United States Court of Appeals
For the First Circuit
No. 00-2305
ROBERT E. FORTINI, III,
Petitioner, Appellant,
v.
PAUL B. MURPHY,
Respondent, Appellee.
APPEAL FROM THE UNITED STATES DISTRICT COURT
FOR THE DISTRICT OF MASSACHUSETTS
[Hon. George A. O'Toole, Jr., U.S. District Judge]
Before
Boudin, Chief Judge,
Lynch and Lipez, Circuit Judges.
Robert L. Sheketoff with whom Sheketoff & Homan was on brief
for petitioner.
Thomas W. Dee, Assistant Attorney General, Criminal Bureau,
with whom Thomas F. Reilly, Attorney General, was on brief for
respondent.
July 27, 2001
BOUDIN, Chief Judge. This is an appeal by Robert
Fortini from a federal district court order dismissing Fortini's
petition for a writ of habeas corpus. Fortini is currently
serving a life sentence, having been convicted in state court of
second degree murder. Fortini's claim depends critically on the
facts of the case which we describe in some detail, identifying
the few significant details that were disputed.

- Exercise set -
1) Translate this sentence from the court opinion into Spanish: "Fortini is currently serving a life sentence, having been convicted in state court of second degree murder."
2) Write out the part of the court opinion starting with "APPEAL FROM THE" and going on through "respondent.", word for word.

- Given records -
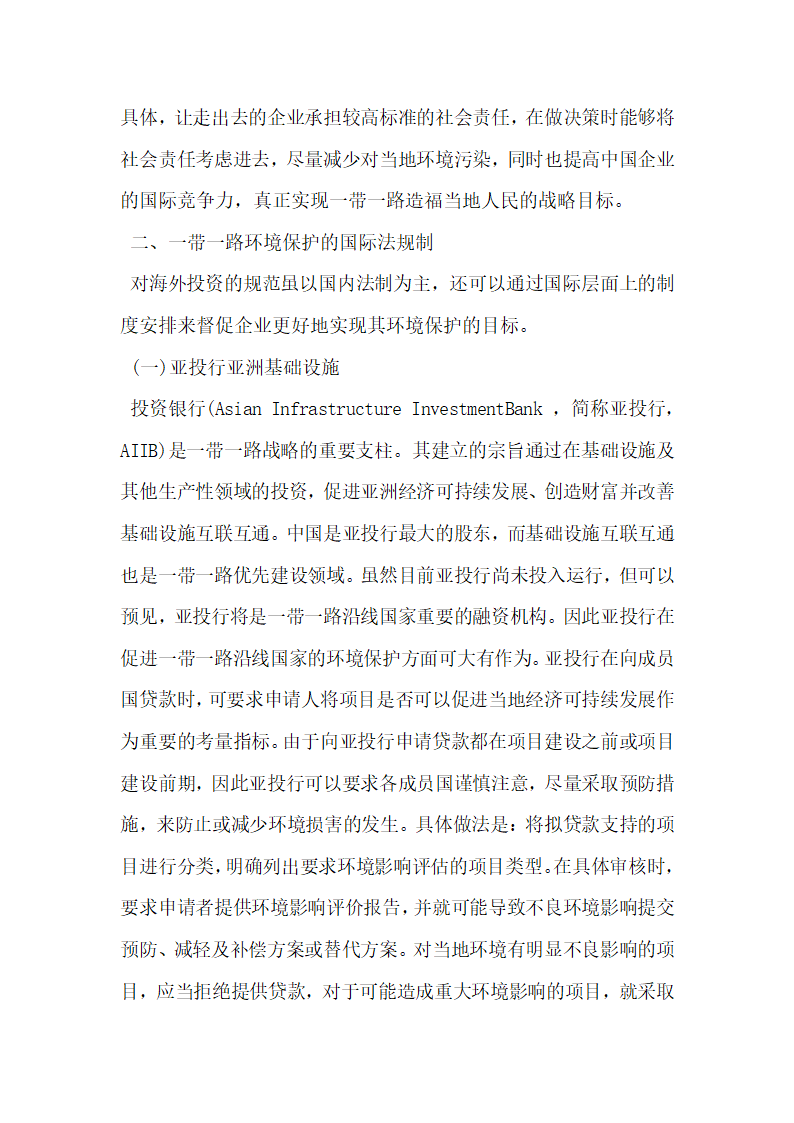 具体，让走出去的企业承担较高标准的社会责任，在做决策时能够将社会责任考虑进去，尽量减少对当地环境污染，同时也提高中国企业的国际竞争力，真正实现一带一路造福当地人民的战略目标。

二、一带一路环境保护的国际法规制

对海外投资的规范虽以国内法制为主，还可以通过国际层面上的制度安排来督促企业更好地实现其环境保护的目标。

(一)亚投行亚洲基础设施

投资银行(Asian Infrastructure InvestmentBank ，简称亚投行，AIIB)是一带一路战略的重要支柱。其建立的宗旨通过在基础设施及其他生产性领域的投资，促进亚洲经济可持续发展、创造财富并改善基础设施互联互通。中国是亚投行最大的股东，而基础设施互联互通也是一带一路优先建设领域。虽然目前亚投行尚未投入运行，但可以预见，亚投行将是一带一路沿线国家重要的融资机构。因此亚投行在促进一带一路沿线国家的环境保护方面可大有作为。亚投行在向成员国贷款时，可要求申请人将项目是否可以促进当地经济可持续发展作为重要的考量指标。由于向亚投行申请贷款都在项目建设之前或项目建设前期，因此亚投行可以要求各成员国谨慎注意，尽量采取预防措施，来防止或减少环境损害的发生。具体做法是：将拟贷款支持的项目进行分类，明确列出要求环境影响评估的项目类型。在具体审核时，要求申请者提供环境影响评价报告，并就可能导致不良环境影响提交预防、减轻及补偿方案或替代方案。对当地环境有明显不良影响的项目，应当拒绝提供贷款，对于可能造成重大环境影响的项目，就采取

==

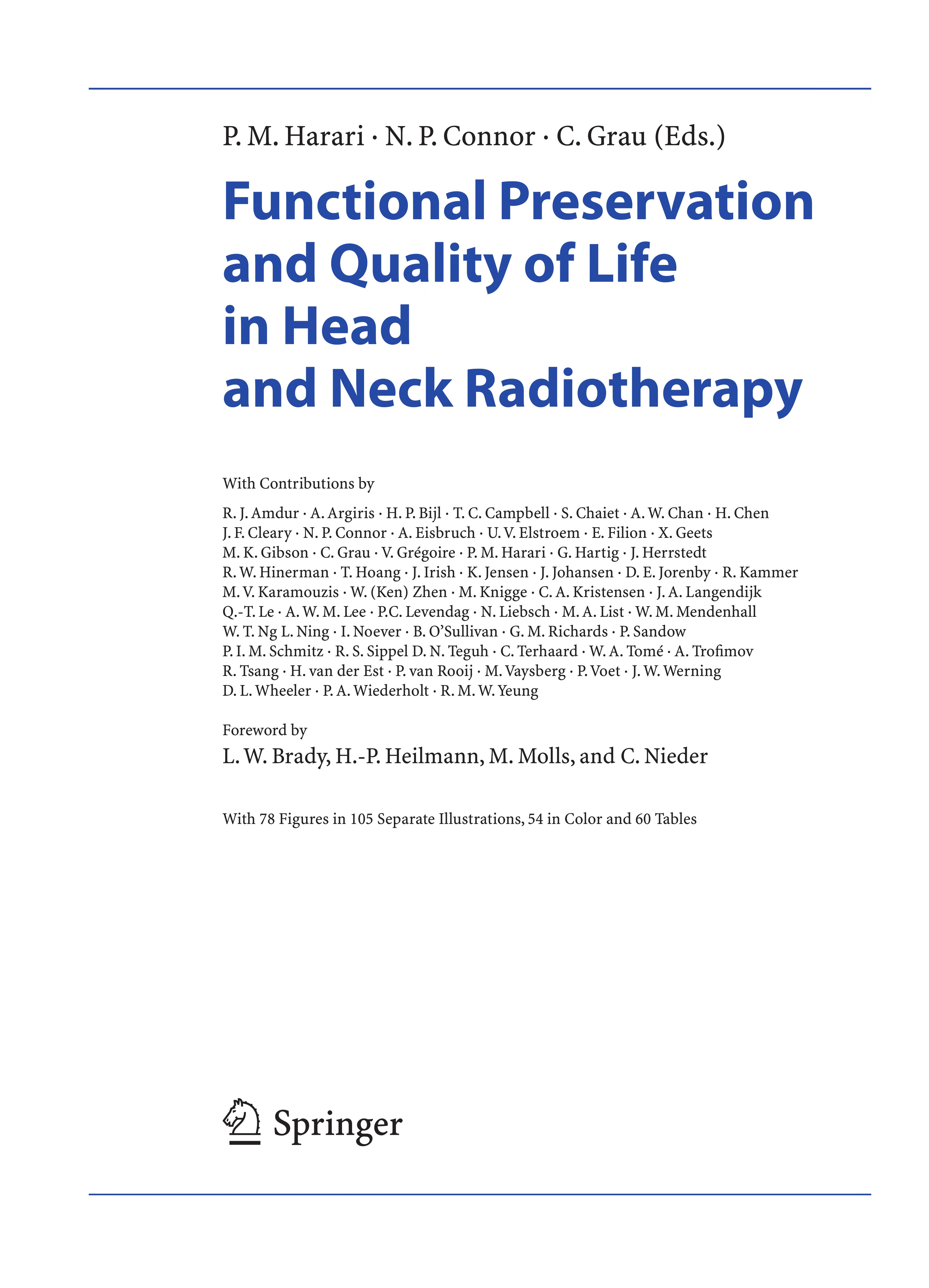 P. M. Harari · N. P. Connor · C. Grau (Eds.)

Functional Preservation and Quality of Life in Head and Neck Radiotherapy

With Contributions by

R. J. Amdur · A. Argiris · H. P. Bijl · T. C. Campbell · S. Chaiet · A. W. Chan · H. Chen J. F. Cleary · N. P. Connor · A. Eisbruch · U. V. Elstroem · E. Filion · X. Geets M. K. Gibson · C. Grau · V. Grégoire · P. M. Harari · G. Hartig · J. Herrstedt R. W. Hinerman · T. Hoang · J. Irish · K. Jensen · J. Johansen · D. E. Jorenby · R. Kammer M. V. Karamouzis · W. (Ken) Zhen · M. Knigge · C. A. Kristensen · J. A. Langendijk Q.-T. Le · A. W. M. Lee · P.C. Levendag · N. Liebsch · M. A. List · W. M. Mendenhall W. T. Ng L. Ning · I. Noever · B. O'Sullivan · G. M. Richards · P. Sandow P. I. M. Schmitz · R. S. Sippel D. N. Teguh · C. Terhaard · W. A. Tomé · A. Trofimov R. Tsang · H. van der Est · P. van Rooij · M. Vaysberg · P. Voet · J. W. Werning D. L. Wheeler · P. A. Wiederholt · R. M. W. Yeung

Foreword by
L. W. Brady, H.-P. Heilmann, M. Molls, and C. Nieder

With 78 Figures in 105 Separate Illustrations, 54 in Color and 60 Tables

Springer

- List of solutions -
1) Fortini cumple actualmente una cadena perpetua, tras haber sido condenado en un tribunal estatal por homicidio en segundo grado.

2)
APPEAL FROM THE UNITED STATES DISTRICT COURT
FOR THE DISTRICT OF MASSACHUSETTS
[Hon. George A. O'Toole, Jr., U.S. District Judge]
Before
Boudin, Chief Judge,
Lynch and Lipez, Circuit Judges.
Robert L. Sheketoff with whom Sheketoff & Homan was on brief
for petitioner.
Thomas W. Dee, Assistant Attorney General, Criminal Bureau,
with whom Thomas F. Reilly, Attorney General, was on brief for
respondent.